◆ **Texte fourni**
((

Les travaux menés depuis le début des années 1990 par le Groupe d’Experts Intergouvernemental sur l’évolution du Climat (GIEC) ont abouti au constat que les températures moyennes sur Terre avaient augmenté de 1 degré Celsius environ entre la fin du XIXᵉ et le début du XXIᵉ. Ils ont également montré que cette hausse des températures étaient liées aux émissions de gaz à effet de serre générées par les activités humaines, et, plus particulièrement, par l’exploitation des énergies fossiles dont la combustion génère d’importants rejets de gaz carboniques dans l’atmosphère.

D’après les conclusions du GIEC, la poursuite d’un mode de production basé sur l’utilisation du charbon, du gaz et du pétrole provoquerait une hausse des températures moyennes d’au moins 1,5 degrés Celsius d’ici 2050 et de plus de 3 degrés Celsius d’ici la fin du 21e siècle par rapport à la période préindustrielle. Si rien n’est fait pour la stopper, cette hausse des températures entraînerait un dérèglement climatique mondial de grande ampleur aux conséquences désastreuses pour l’environnement et qui pourrait remettre en cause à terme la présence de la vie sur Terre. Face à ce constat, le GIEC appelle les gouvernements à prendre les mesures nécessaires pour réduire drastiquement les émissions de gaz carbonique et pour aboutir à la neutralité carbone d’ici 2050, c’est-à-dire à une compensation intégrale des émissions de gaz à effet de serre par la capture d’une quantité équivalente de gaz carbonique. Troisième émetteur de gaz à effet de serre derrière les Etats-Unis et la Chine, l’Union européenne a décidé d’agir pour lutter contre le réchauffement climatique mondial et a obtenu des premiers résultats encourageants. Mais dans un domaine qui reste du ressort de la compétence propre des Etats, l’objectif de neutralité carbone constitue un véritable défi qui sera plus difficile à atteindre.

))

◆ **Travail à faire**
1. Relevez les sources d'énergie fossile nommées dans le texte fourni.
2. Dans le texte sur le réchauffement climatique, de combien les températures moyennes sur Terre ont-elles augmenté entre la fin du XIXᵉ et le début du XXIᵉ siècle ?
3. D'après le texte fourni, pourquoi le GIEC appelle-t-il les gouvernements à réduire drastiquement les émissions de gaz carbonique ?

◆ **Extraits de données**
((

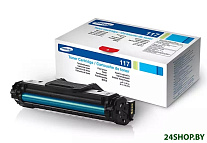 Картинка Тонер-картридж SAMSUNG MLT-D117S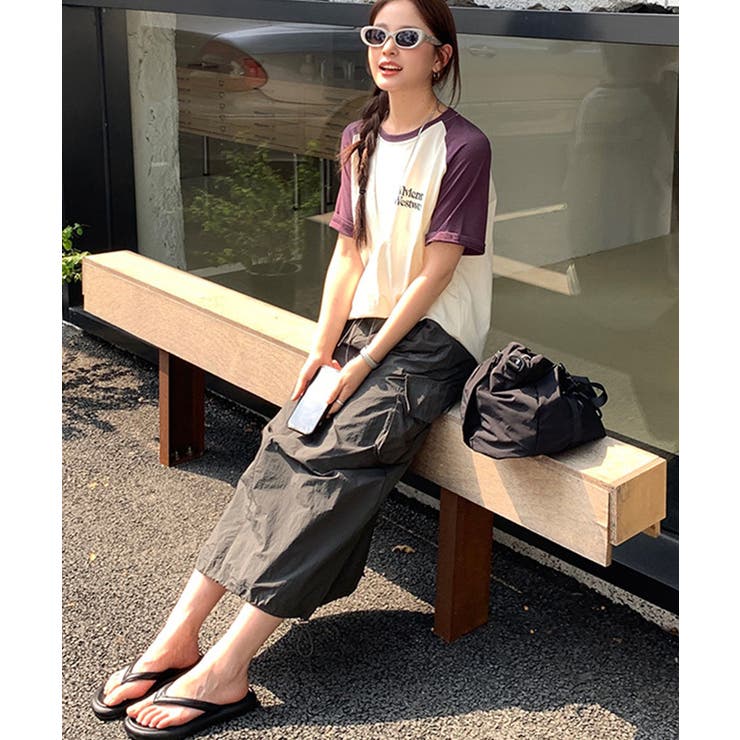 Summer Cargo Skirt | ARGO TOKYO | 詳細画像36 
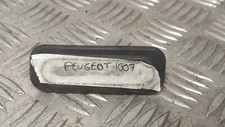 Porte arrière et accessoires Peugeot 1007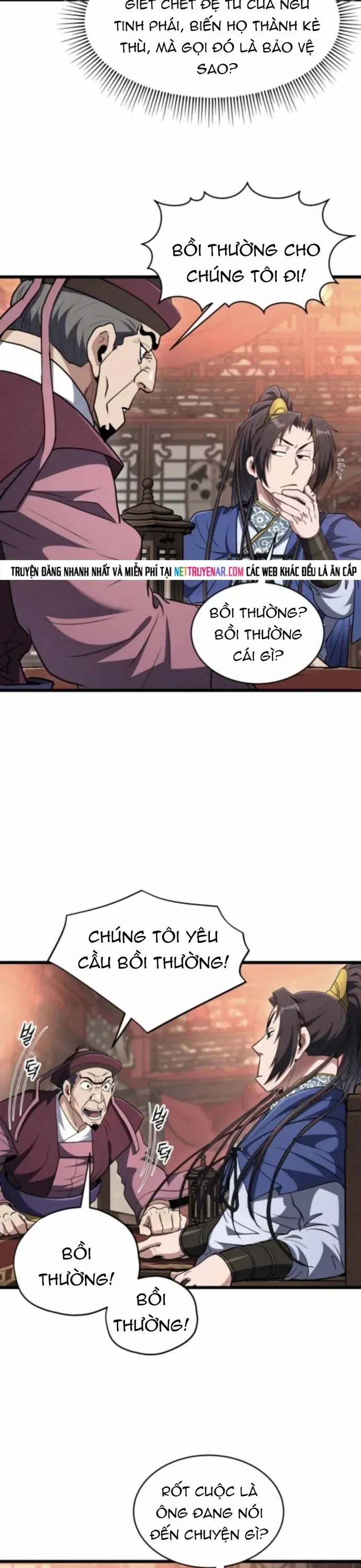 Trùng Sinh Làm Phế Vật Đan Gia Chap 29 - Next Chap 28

))
((

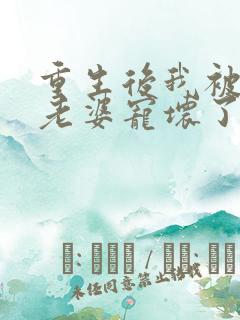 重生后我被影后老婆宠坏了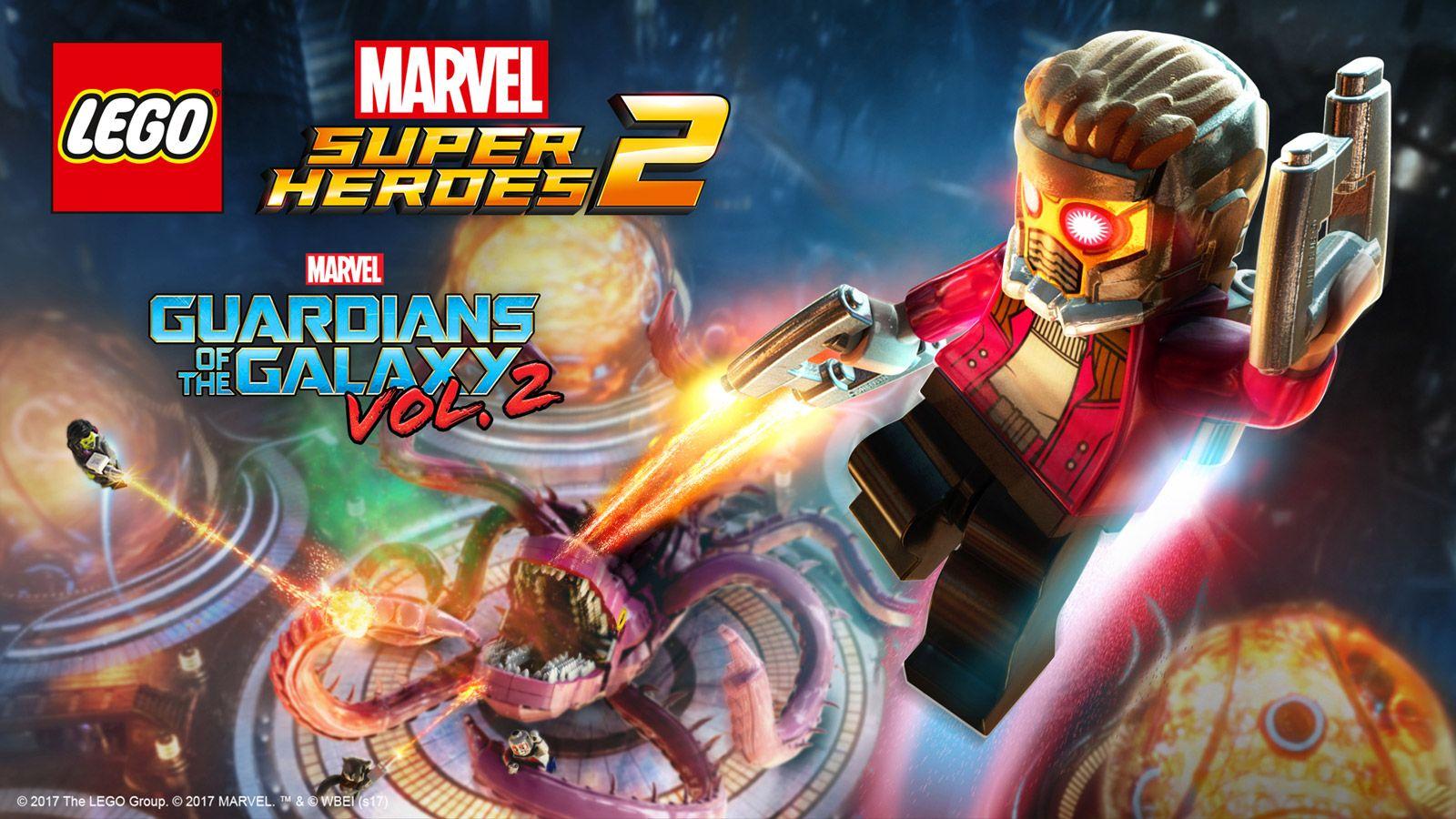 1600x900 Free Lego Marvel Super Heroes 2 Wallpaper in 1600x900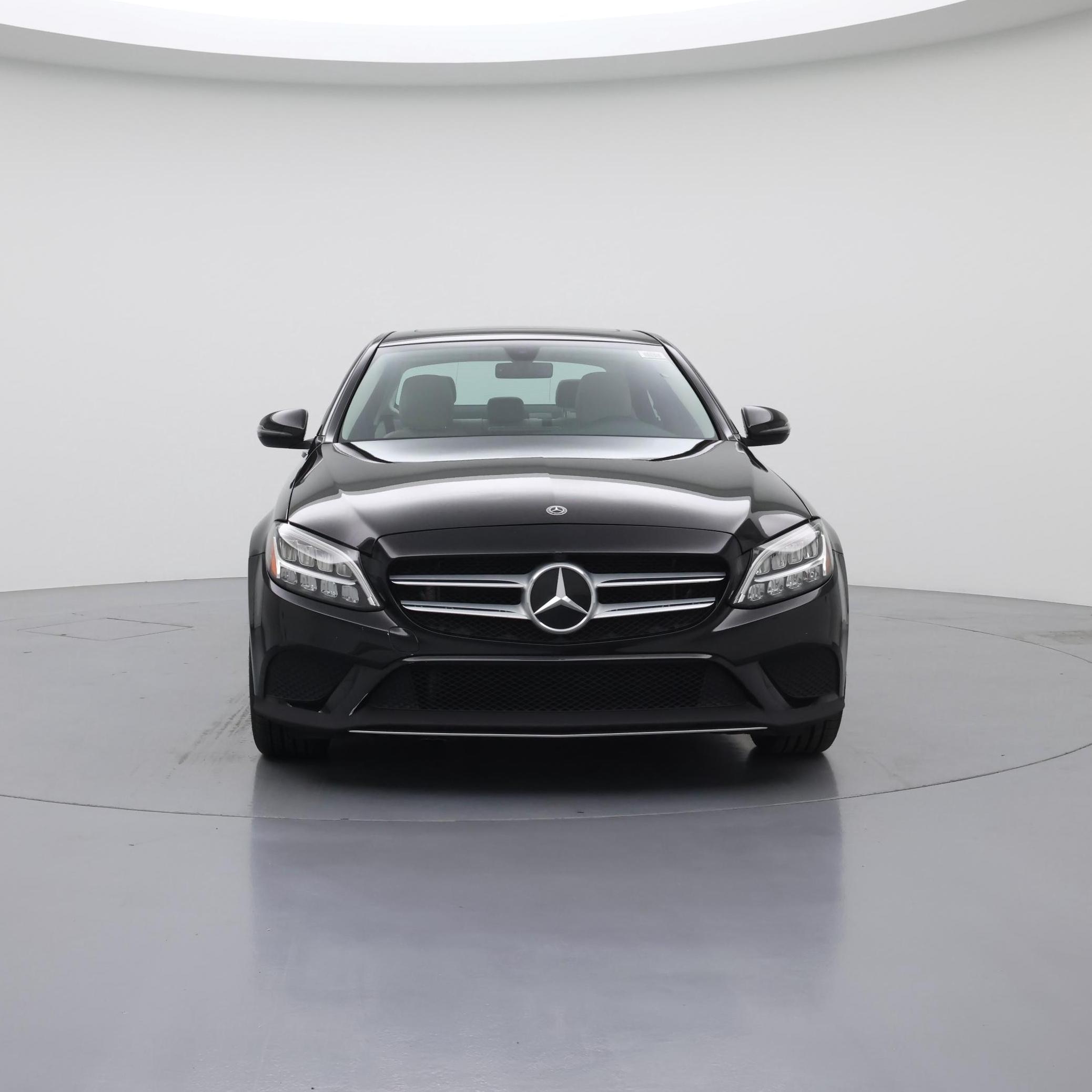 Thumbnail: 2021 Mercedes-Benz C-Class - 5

))

◆ **Résultats**
1. Le charbon, le gaz et le pétrole.

2. D'environ 1 degré Celsius.

3. Selon le GIEC, un mode de production fondé sur le charbon, le gaz et le pétrole ferait monter les températures moyennes d'au moins 1,5 degré Celsius d'ici 2050 et de plus de 3 degrés d'ici la fin du siècle. Cette hausse entraînerait un dérèglement climatique mondial aux conséquences désastreuses, qui pourrait à terme remettre en cause la présence de la vie sur Terre.